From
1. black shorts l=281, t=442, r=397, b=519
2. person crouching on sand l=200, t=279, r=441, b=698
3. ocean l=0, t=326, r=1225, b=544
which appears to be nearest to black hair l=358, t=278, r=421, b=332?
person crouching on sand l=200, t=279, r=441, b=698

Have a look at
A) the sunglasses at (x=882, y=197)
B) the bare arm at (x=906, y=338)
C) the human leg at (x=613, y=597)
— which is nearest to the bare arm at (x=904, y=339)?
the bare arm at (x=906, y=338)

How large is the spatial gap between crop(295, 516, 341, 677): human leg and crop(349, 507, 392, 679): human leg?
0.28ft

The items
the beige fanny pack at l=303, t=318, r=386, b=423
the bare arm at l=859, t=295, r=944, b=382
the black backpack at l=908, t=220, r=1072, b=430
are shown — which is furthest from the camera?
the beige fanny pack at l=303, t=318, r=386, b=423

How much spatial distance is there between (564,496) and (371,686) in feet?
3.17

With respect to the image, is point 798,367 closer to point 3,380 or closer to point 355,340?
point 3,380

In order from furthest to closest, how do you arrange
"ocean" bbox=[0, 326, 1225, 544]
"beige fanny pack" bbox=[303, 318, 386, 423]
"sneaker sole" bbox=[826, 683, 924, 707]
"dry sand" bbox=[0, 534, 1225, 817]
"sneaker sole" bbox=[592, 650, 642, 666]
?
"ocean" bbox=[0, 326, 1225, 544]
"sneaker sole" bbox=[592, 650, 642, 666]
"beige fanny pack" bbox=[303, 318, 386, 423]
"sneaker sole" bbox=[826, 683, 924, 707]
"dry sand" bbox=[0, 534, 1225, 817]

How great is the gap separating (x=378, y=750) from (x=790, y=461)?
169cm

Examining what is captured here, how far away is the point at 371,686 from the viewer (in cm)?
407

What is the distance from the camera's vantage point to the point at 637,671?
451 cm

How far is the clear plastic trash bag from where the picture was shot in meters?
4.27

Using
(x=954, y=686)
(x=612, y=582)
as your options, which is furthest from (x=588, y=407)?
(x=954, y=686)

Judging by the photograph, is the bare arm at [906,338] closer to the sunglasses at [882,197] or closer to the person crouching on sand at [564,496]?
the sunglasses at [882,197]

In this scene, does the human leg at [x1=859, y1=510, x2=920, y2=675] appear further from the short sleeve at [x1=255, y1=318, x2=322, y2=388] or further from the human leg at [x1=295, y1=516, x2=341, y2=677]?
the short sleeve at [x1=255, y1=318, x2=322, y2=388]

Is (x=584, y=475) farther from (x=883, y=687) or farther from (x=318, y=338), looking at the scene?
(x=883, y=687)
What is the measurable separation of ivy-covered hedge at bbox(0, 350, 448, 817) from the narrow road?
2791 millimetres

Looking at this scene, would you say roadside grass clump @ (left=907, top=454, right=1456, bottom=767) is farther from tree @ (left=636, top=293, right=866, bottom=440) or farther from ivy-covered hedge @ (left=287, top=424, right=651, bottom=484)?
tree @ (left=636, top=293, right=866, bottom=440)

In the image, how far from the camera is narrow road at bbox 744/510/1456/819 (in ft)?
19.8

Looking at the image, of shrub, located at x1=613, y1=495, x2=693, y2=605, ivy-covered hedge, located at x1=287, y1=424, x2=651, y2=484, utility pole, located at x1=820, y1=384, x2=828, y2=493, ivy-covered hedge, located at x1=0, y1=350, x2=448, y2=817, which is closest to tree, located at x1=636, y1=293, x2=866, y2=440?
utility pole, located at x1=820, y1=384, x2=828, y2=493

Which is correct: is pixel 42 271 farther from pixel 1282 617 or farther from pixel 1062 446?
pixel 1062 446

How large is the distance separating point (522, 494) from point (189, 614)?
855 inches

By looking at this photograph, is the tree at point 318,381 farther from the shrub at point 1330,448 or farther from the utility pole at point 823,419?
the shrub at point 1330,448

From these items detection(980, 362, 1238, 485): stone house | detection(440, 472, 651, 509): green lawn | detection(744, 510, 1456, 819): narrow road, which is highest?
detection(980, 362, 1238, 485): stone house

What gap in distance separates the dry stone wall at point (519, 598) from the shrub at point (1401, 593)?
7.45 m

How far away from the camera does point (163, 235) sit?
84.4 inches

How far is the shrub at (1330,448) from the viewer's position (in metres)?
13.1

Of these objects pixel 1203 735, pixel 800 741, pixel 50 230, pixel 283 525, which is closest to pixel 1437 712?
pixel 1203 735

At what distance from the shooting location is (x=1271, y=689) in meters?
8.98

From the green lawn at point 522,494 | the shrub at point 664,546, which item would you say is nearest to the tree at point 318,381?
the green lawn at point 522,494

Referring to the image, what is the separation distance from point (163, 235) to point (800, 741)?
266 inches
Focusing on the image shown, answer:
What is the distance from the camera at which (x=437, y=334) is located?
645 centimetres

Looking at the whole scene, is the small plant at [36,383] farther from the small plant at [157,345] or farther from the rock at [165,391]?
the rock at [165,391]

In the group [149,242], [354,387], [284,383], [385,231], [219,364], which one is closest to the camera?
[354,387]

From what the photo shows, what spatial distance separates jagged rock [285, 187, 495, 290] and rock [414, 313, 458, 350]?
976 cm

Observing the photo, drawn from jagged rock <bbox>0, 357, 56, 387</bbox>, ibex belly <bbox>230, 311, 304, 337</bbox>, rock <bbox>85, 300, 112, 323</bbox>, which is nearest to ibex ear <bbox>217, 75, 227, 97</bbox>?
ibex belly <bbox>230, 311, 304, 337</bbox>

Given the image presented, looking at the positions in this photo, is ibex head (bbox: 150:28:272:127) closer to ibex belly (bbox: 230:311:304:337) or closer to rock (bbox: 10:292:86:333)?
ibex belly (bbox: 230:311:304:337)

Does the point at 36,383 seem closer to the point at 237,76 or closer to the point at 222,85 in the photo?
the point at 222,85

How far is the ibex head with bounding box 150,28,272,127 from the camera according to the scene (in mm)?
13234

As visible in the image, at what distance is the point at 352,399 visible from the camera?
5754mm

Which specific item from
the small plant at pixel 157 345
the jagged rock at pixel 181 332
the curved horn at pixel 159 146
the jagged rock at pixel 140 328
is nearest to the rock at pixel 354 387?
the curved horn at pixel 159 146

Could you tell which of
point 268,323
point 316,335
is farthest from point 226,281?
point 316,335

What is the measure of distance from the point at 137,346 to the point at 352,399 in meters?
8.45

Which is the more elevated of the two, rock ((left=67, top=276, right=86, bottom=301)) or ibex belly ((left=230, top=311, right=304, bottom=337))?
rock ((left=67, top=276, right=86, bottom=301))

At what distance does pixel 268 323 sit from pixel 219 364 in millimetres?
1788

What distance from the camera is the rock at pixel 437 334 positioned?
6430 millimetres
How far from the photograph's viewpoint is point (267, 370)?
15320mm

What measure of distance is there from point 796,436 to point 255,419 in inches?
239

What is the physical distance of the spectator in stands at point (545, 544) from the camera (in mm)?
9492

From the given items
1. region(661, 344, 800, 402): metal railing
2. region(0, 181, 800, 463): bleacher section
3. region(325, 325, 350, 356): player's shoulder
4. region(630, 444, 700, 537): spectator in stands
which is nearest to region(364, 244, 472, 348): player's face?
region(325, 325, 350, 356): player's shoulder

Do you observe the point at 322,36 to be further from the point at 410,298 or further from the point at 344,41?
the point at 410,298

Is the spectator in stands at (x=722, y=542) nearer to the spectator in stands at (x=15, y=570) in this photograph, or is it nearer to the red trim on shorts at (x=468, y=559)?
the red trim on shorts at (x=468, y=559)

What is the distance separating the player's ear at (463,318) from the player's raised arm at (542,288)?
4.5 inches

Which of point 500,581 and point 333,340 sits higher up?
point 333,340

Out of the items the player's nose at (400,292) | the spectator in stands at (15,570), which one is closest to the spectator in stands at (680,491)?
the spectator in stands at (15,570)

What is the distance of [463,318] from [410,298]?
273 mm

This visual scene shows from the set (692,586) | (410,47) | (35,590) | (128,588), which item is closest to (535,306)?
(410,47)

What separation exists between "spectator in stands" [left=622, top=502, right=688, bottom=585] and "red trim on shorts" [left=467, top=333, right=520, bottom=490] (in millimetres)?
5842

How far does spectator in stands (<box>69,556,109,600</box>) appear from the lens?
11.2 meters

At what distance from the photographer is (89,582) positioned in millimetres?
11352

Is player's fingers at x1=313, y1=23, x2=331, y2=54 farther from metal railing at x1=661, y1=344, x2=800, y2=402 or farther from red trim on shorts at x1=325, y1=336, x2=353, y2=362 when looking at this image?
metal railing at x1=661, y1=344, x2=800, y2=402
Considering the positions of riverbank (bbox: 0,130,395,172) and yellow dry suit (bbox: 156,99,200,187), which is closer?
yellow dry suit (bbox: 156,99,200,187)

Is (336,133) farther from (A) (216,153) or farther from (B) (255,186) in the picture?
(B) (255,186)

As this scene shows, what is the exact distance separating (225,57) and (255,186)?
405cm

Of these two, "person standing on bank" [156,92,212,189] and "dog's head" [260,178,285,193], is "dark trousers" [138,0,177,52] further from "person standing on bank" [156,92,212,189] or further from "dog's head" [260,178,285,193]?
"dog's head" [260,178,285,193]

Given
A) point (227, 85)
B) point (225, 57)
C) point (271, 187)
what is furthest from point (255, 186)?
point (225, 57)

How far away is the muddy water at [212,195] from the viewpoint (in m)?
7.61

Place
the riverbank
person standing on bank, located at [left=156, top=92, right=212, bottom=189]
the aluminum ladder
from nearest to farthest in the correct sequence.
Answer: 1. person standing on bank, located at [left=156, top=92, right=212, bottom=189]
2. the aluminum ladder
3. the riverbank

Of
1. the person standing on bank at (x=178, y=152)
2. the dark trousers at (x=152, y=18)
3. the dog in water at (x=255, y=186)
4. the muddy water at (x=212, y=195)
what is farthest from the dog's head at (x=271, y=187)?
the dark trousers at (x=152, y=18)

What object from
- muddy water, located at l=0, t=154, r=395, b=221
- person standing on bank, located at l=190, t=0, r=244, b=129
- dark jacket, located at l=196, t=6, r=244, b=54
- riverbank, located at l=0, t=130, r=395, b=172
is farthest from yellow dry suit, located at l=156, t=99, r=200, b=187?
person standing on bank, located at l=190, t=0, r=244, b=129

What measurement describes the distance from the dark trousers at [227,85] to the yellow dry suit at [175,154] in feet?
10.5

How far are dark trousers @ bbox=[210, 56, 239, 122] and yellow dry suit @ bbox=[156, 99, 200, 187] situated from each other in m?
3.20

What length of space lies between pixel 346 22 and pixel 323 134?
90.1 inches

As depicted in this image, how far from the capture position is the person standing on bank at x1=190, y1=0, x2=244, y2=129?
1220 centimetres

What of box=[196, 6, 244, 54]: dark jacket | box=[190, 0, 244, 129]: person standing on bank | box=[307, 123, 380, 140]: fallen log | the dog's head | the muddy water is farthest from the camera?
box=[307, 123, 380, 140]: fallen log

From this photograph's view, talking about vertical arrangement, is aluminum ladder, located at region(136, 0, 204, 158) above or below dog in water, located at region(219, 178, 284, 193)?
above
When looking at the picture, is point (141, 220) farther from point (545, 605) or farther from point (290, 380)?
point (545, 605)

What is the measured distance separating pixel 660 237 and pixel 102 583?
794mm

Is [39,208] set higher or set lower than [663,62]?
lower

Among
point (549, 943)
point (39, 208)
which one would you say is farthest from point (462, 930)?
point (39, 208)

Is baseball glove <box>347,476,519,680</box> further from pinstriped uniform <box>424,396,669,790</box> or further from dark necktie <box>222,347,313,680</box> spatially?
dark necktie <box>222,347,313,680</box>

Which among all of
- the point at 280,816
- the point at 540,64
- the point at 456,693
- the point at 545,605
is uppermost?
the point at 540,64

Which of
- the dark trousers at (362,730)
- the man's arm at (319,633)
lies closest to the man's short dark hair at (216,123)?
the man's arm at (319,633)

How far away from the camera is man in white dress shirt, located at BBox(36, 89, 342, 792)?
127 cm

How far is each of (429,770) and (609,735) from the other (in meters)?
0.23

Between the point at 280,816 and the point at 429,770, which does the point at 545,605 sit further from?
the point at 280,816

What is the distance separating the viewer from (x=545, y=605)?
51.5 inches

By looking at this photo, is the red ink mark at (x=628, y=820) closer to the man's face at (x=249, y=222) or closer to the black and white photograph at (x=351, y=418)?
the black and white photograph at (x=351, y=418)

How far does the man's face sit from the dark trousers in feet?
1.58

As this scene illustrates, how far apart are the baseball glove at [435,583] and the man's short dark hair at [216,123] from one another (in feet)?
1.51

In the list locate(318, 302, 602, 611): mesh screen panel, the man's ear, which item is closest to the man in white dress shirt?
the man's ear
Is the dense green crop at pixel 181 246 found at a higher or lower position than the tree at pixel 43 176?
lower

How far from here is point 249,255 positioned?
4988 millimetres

Problem — All lines from the one that contains "How far away from the camera is" through the end of the material are to be quoted exactly, with both ends included.

Solution to the problem —
How far away from the camera is man in white dress shirt, located at BBox(36, 89, 342, 792)?
127 cm

How far is each of (429,770) and (609,735) from the other (in meters)?
0.23

Between the point at 280,816 and the point at 429,770, which does the point at 545,605 sit further from?
the point at 280,816

What is the distance separating the viewer from (x=545, y=605)?
51.5 inches

By looking at this photo, is the red ink mark at (x=628, y=820) closer to the man's face at (x=249, y=222) or closer to the black and white photograph at (x=351, y=418)?
the black and white photograph at (x=351, y=418)

How far does the man's face sit from the dark trousers in feet?
1.58

As this scene illustrates, how far apart are the baseball glove at [435,583] and the man's short dark hair at [216,123] from one another (in feet)?
1.51

In the list locate(318, 302, 602, 611): mesh screen panel, the man's ear, which item is closest to the man in white dress shirt?
the man's ear
Is the dense green crop at pixel 181 246 found at a higher or lower position than the tree at pixel 43 176?
lower

How far from here is point 249,255 positioned?
4988 millimetres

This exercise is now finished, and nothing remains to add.